Jonathan Harris' contribution to information design has brought news into the 21st century. The news visualization of Marumishi's newsmap (which indexes Google News according to topic) has evolved into a customizable solution. Clients have developed indices, (Treehugger's Green Index, Washington Post's Issue Coverage Tracker) as well as cultural barometers (Fortune's Meme-O-Meter ranks topics in digital media, including "TV on the Internet" against frequency). Daylife’s Red Carpet (http://redcarpet.daylife.com/) not only serves celebrity images but cross-indexes celebrity sightings with parties and cities, and enables publishers to organize galleries around topics and, through widgets, deliver these galleries to individual user pages at Facebook and MySpace.

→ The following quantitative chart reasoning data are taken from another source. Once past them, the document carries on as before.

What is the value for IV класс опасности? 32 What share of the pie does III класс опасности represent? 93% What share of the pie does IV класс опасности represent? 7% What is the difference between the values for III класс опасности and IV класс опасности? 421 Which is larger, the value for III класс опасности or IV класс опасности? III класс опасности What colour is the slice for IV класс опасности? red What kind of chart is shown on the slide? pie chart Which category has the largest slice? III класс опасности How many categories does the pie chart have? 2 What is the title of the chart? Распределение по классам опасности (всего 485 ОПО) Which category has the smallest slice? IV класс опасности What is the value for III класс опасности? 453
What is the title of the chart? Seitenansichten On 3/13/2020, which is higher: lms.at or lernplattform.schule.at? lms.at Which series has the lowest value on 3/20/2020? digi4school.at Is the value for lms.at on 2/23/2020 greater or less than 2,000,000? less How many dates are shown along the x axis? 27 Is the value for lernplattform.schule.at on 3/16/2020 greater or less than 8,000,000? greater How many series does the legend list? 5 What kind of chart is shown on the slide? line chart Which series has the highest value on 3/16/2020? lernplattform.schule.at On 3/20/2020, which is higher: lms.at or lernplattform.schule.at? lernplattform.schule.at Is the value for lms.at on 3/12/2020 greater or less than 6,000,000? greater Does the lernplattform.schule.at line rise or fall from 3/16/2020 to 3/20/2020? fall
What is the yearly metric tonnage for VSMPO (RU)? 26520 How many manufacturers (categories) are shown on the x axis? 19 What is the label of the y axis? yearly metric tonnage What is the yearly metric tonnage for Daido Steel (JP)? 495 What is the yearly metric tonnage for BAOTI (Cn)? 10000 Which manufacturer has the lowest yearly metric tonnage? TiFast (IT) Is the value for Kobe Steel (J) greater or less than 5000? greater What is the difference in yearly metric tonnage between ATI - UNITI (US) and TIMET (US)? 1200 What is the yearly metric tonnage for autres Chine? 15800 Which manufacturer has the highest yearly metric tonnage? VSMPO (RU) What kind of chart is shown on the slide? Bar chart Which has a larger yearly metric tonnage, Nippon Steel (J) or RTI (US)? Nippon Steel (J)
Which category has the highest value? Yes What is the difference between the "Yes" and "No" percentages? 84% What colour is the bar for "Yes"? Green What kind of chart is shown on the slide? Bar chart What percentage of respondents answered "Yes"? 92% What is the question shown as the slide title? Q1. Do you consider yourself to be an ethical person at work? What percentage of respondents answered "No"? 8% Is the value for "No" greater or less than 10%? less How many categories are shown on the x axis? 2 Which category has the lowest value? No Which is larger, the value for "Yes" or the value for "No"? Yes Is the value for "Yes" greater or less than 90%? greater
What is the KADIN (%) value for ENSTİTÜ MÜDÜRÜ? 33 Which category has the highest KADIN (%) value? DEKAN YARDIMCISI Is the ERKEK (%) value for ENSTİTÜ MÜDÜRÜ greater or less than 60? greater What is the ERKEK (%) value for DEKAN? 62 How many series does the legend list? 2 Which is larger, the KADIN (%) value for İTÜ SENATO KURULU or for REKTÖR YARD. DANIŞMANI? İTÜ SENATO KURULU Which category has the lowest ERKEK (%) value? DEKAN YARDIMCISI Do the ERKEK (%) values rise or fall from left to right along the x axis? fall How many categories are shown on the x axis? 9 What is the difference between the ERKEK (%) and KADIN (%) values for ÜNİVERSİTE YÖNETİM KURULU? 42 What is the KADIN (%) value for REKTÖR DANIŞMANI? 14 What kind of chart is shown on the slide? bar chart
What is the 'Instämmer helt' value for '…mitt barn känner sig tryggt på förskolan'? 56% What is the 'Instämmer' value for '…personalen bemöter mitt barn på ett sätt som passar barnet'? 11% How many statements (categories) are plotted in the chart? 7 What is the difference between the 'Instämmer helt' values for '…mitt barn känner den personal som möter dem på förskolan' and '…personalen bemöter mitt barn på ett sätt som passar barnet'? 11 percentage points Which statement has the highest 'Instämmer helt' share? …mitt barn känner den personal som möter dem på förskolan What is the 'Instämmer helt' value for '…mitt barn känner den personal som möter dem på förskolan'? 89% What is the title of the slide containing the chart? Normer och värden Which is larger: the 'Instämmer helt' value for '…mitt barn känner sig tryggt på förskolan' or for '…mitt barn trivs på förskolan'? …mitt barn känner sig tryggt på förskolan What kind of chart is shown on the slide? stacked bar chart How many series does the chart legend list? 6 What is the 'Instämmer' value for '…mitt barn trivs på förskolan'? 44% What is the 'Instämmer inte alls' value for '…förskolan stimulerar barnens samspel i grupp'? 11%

Tercek adds that Daylife is constantly innovating in content delivery models at Daylife Labs (http://labs.daylife.com/), with a dozen projects currently under development and available for review. Daylife may represent one of those major innovations that radically alters the media landscape, enabling publishers and marketers to focus their resources on their core capabilities while delivering deep and wide relevant content to their audiences and customers.

In June, Daylife will unveil a roster of new partnerships and expanded business models to serve both major and highly targeted small publishers, and even individual bloggers. JackMyers Media Business Report is exploring a relationship with Daylife and we will be tracking the company’s progress for our readers.